Seorang dewa hutan, marah atas sikap singa terhadap burung pelatuk, mengikuti Mahasattva ke awan untuk melihat apa yang dirasakan oleh burung tersebut. “Wahai makhluk yang mulia di antara burung, mengapa engkau, sang penolong singa, mengalami kesulitan seperti ini? Engkau memiliki kekuatan untuk membalas, apa gunanya menunjukkan kesabaran terhadap orang yang memalukan itu? Menganggap dirinya sangat kuat, engkau memiliki kekuatan untuk membuatnya buta dalam sekejap, atau untuk menjatuhkan makanan dari antara kedua giginya. Untuk apa menanggung kekurangajaran itu?”
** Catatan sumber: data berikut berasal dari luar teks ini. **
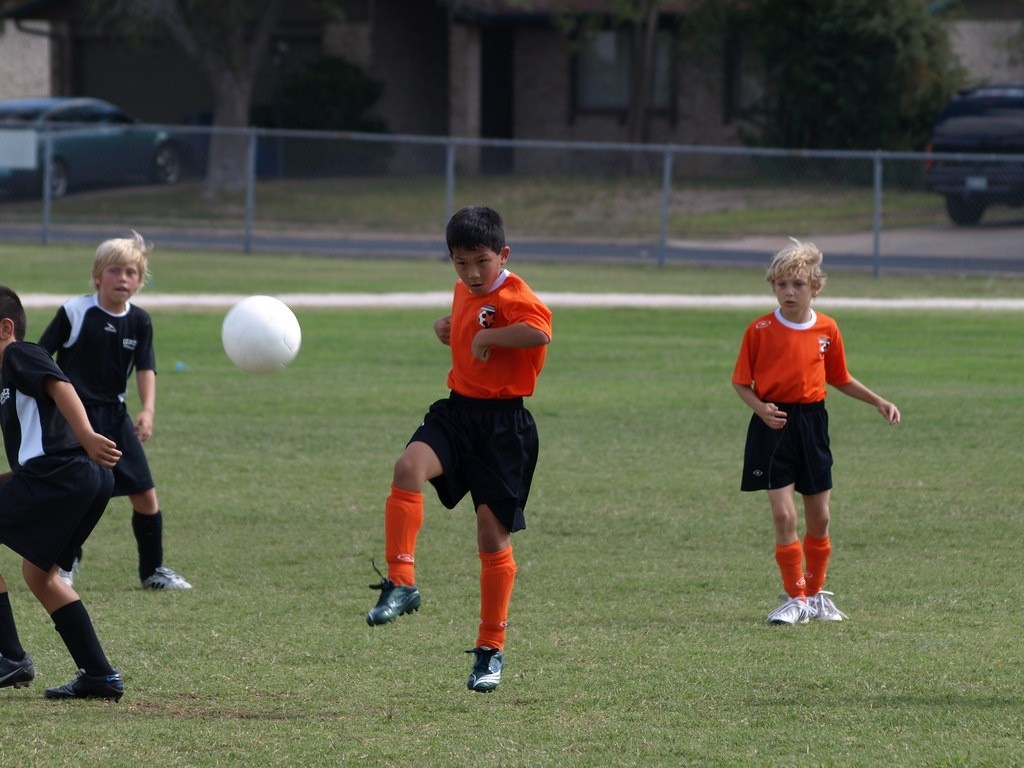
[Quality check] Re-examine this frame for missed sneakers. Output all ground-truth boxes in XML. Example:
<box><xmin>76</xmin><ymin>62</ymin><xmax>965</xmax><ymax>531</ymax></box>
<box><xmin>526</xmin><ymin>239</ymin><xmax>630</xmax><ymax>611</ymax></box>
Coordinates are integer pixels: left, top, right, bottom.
<box><xmin>766</xmin><ymin>596</ymin><xmax>819</xmax><ymax>627</ymax></box>
<box><xmin>0</xmin><ymin>650</ymin><xmax>35</xmax><ymax>688</ymax></box>
<box><xmin>59</xmin><ymin>557</ymin><xmax>81</xmax><ymax>587</ymax></box>
<box><xmin>143</xmin><ymin>566</ymin><xmax>193</xmax><ymax>590</ymax></box>
<box><xmin>365</xmin><ymin>553</ymin><xmax>422</xmax><ymax>626</ymax></box>
<box><xmin>44</xmin><ymin>668</ymin><xmax>125</xmax><ymax>701</ymax></box>
<box><xmin>465</xmin><ymin>645</ymin><xmax>505</xmax><ymax>694</ymax></box>
<box><xmin>811</xmin><ymin>589</ymin><xmax>850</xmax><ymax>622</ymax></box>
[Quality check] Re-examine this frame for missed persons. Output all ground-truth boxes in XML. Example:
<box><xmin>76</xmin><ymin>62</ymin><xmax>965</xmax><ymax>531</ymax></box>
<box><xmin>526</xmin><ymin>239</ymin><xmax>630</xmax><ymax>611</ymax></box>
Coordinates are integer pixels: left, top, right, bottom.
<box><xmin>0</xmin><ymin>284</ymin><xmax>125</xmax><ymax>702</ymax></box>
<box><xmin>36</xmin><ymin>230</ymin><xmax>194</xmax><ymax>591</ymax></box>
<box><xmin>365</xmin><ymin>205</ymin><xmax>553</xmax><ymax>693</ymax></box>
<box><xmin>732</xmin><ymin>237</ymin><xmax>900</xmax><ymax>625</ymax></box>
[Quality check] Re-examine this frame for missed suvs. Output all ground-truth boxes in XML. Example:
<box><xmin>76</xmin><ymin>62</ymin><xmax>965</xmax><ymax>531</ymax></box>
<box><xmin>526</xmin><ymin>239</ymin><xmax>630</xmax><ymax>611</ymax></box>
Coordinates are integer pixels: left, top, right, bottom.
<box><xmin>920</xmin><ymin>82</ymin><xmax>1024</xmax><ymax>225</ymax></box>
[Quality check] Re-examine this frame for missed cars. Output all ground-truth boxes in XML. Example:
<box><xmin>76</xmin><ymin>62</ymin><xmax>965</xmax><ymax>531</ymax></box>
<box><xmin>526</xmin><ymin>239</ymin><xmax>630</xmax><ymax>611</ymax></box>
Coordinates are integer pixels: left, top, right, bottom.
<box><xmin>0</xmin><ymin>96</ymin><xmax>188</xmax><ymax>201</ymax></box>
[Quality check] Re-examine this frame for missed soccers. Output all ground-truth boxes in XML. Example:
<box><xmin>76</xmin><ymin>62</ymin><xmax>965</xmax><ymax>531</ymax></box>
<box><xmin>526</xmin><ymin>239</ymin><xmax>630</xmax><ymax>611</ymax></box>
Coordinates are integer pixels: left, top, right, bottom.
<box><xmin>219</xmin><ymin>295</ymin><xmax>304</xmax><ymax>372</ymax></box>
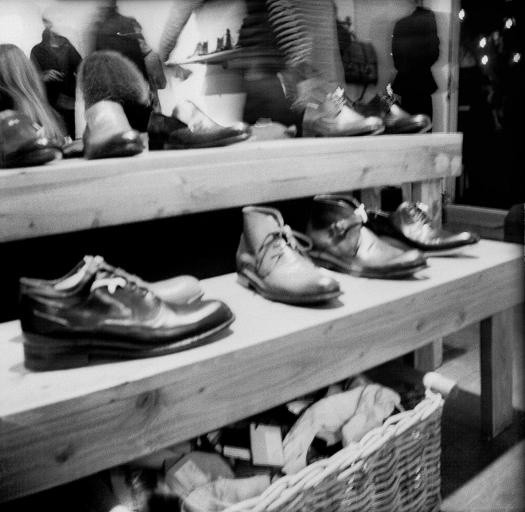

Bodhisattva, meskipun telah menyembuhkan sakit singa dan dihasut oleh dewa, menjawab dengan cara yang menunjukkan sifatnya yang sangat baik: “Cukuplah kata-kata itu. Cara seperti itu bukan caraku. Orang baik menolong mereka yang dalam kesulitan karena kasihan, bukan karena mengharapkan balasan. Mereka tidak peduli apakah orang lain mengerti hal ini atau tidak. Lalu untuk apa marah? Ketidaktahuan diri hanya akan menyusahkan orang yang tahu diri, lalu siapa yang menginginkan imbalan dari sebuah kebajikan? Karena bagi seorang penolong, kesabaran tak diragukan lagi membawa berbagai kemuliaan di dunia ini dan berbagai kebajikan nanti.

“Bahkan, jika kebajikan dilakukan demi kebajikan dirinya, bagaimana mungkin hal itu disesali? Jika dilakukan dengan harapan memperoleh sesuatu imbalan, itu bukanlah kebajikan, tapi pinjaman. Orang mungkin saja memperoleh nama baik yang tiada habisnya dari praktik kebajikan, tetapi jika orang ingin membalas keburukan mereka yang tak tahu budi, ia akan menjadi seperti gajah yang setelah mandi di sungai, menutupi dirinya dengan debu.

“Orang yang tak memahami bagaimana membalas kebajikan tak akan mengerti kemuliaan yang terdapat dalam balas budi, bukankah menjadi dasar untuk menghancurkan kebahagiaannya sendiri? Siapa pun yang menerima pemberian dari orang berbudi, tidak membalas dengan bersikap bersahabat, cukup untuk ditinggalkan, namun demikian tetap tanpa kekasaran dan kemarahan.”

Sang dewa, bergembira atas kebijaksanaan yang demikian, berulang kali memji: “Benar, benar! Meskipun engkau tak memiliki penutup rambut atau pakaian kulit kayu, engkau sesungguhnya adalah seorang pertapa. Bukanlah busana yang membuat seseorang menjadi Muni; yang mempraktikan kebajikan adalah mereka yang berhati murni.” Setelah menyampaikan penghormatan pada burung pelatuk dengan cara ini, dewa tersebut menghilang.

Kisah pujian kemuliaan orang baik ini, menunjukkan bagaimana orang baik meskipun ketika dihasut tak akan berbuat buruk karena belum pernah mencoba melakukannya sebelumnya. Kisah ini juga sesuai pada saat menggambarkan kesabaran, untuk menunjukkan bagaimana orang yang mempraktikkan kesabaran akan jarang sekali menemui kebencian, jarang sekali mengalami penolakan, dan akan disukai serta disambut oleh banyak orang. Kisah ini juga memuji keteguhan dalam keseimbangan batin. Ia mengungkapkan bahwa orang bijak dengan menjaga keseimbangan batinnya, menunjukkan keunggulannya. Cerita ini dapat disampaikan pada saat mengagungkan Sang Tathagata dan memuji pengembangan sifat-sifat baik, untuk menunjukkan bagaimana sifat baik, bila benar-benar telah dibangkitkan tak akan pernah hilang, bahkan bila seseorang jatuh ke dalam kehidupan binatang.